Wednesday, December 23, 2020
Pack Horse Library Initiative
I think part of the unique American mindset, and more so during Christmas, is to find joy in heart warming stories of people helping others or doing something to better than communities. I was going to originally write about my Veterinarian, Amy Starr DVM, who always goes the extra mile in treating animals and who not only provides charity Vet and other services locally and in Mexico but in SE Asia and South America as well...but I ran across this story which I had never heard of and had to research more on. Thought I would share.

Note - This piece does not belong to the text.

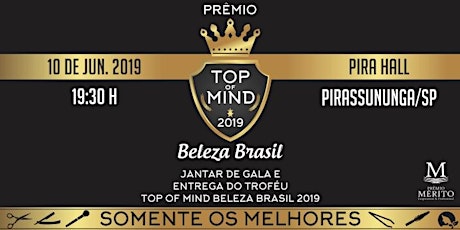 Imagem principal do evento PRÊMIO TOP OF MIND BELEZA BRASIL 2019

The Pack Horse Library Project was a Works Progress Administration (WPA) program that delivered books to remote regions in the Appalachian Mountains between 1935 and 1943, under then President Franklin Roosevelt’s initiatives to create jobs and decrease illiteracy to help lift America out of the Great Depression.
The Pack Horse Library Project was unique in that it was completely worked by women which at the height of the program used 30 supporting libraries to provide books and other reading material to 100,000 people. Pack horse librarians were paid by the WPA and these stalwart women traversed the difficult country side, often traveling as much as 120 miles a week to deliver reading material to these remote rural residents in rural Kentucky. They provided their own horses and mules, and reportedly were not deterred by bad weather.
By the end of 1938, there were as many as 270 librarians riding out across rural Kentucky counties. As many as 1,000 riding librarians participated in the program over the years with the program ending in 1943, the same year that the WPA was dissolved, as unemployment plummeted during wartime as US manufacturing picked up to produce war machines needed to defeat Nazi Germany and Imperial Japan.